Quick Jabs, Round And Round: Boxing’s Game Of Musical Chairs Continues; Location, Location, Location; More

IMG_0049 Miranda (L) vs Cruz 001.jpg(Tom Casino/Showtime)

Above are the two prospects who tonight will kick off the season debut of Showtime’s Shobox, the network’s show oriented toward putting youngsters in against the toughest opponents of their careers. On the left is Leonilo Miranda; on the right is Orlando Cruz. Both weighed in at 127 pounds. Both are undefeated against questionable opposition, but Miranda’s record is particularly gaudy at 23 of 24 wins via knockout. I’m interested to find out if he’s for real — writers I respect have heard he is. Also on the card is the pro debut of 2008 U.S. Olympian Gary Russell, Jr., who’s less experienced than your usual Shobox fighter, and whose opponent is presumably roadkill-in-waiting. He weighed in at 127 pounds, too. There’s very little value in televising a fighter’s pro debut, if you ask me, and the novelty of seeing some of the Olympians in action has worn off, at least until they step up the competition a little. There’s also a third bout.

Also tonight is ESPN2’s Friday Night Fights card that originally was to feature junior middleweight (154 lbs.) Carlos Quintana against Eromosele Albert, a good match-up; and then Quintana pulled out, and Albert was due for a rematch of what was said to be a good bout with Ossie Duran; and now Germaine Sanders is replacing Duran for some reason, and Sanders is on a three-fight losing streak, albeit against decent competition, so the card has degenerated a bit. Middleweight (160 lbs.) prospect James McGirt’s on the card, too.

So that sets the table for some Friday night pugilism. Allow me to serve up appetizers in the form of some Round and Round and some Quick Jabs.

Round And Round

Let’s start by going Round and Round for
some fights in the works, which could be the only thing I wrote about
here these days if I decided to let it be only about that.

The Manny Pacquiao-Ricky Hatton megafight at junior welterweight (140
lbs.) continues to be on then off then on then off. Right now, it’s
off, and Hatton’s threatening to take another fight offer. Why?

Assigned task 1:
Return the passage from the boxing column that starts with "So that sets" and goes on through "only about that.".
Assigned task 2:
List every weight class the boxing column names, each with the pound limit it gives.
Rely only on the boxing column above when working through the records.

Record set:

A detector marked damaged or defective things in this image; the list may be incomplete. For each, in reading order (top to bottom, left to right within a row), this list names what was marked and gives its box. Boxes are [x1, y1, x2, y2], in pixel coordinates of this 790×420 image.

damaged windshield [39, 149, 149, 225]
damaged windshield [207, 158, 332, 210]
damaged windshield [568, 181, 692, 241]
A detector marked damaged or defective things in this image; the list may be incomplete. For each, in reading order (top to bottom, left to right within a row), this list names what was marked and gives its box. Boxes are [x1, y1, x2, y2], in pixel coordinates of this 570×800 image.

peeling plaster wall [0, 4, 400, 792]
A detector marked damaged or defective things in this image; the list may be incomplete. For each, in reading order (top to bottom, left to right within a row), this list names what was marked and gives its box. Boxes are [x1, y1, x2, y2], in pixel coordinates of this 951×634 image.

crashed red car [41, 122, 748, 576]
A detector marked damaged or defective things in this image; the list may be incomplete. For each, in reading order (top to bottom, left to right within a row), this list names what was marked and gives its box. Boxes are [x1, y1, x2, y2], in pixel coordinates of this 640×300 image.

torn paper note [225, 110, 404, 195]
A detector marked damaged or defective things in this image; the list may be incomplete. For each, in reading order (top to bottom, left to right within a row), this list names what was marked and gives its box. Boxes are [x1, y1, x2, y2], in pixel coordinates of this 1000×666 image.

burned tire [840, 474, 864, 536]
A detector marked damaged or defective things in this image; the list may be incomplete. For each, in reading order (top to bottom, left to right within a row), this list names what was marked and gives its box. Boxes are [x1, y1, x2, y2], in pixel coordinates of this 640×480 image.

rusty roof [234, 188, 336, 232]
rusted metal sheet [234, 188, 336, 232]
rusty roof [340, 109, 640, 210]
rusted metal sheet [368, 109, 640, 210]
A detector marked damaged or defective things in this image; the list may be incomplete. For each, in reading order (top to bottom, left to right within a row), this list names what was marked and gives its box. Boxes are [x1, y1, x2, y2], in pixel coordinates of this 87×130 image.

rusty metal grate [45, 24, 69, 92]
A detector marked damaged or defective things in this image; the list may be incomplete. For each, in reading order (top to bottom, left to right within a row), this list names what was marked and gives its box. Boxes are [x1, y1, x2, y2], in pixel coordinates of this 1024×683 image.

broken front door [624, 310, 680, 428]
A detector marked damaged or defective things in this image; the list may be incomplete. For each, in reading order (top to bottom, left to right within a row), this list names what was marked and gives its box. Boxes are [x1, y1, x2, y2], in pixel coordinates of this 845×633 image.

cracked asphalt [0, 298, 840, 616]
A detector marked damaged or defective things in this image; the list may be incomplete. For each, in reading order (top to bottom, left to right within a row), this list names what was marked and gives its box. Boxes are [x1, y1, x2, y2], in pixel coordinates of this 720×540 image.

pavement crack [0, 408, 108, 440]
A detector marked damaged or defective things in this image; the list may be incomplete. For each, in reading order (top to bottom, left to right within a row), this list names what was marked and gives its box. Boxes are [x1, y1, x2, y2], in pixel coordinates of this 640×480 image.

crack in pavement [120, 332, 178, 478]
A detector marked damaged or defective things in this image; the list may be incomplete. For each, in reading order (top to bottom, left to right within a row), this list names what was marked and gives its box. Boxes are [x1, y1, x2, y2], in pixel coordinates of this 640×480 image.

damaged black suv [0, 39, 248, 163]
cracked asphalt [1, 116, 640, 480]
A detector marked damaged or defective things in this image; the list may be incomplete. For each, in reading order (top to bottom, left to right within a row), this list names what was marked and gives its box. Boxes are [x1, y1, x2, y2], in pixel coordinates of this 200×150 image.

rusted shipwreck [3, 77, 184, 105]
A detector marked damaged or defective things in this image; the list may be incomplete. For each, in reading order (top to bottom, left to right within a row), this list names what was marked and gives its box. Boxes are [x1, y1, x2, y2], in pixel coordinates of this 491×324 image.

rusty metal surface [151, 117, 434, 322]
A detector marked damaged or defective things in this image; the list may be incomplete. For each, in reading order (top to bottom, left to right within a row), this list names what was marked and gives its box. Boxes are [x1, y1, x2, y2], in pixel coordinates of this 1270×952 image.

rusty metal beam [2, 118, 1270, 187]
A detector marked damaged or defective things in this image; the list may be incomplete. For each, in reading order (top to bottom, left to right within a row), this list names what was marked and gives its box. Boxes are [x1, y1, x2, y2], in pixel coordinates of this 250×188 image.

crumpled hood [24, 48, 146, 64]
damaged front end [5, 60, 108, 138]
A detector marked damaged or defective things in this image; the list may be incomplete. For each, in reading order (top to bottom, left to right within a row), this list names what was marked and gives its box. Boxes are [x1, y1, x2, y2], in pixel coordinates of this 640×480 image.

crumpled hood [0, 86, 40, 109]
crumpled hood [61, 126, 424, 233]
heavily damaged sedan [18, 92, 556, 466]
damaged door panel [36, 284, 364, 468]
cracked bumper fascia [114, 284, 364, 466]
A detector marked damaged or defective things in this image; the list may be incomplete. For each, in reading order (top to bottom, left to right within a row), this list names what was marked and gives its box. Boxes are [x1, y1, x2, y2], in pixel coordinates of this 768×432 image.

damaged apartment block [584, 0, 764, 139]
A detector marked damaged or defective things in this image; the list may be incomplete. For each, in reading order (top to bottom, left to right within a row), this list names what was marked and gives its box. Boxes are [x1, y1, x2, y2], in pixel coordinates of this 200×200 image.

Reply 1:
So that sets the table for some Friday night pugilism. Allow me to serve up appetizers in the form of some Round and Round and some Quick Jabs.

Round And Round

Let’s start by going Round and Round for
some fights in the works, which could be the only thing I wrote about
here these days if I decided to let it be only about that.

Reply 2:
- Junior middleweight (154 lbs.)
- Middleweight (160 lbs.)
- Junior welterweight (140 lbs.)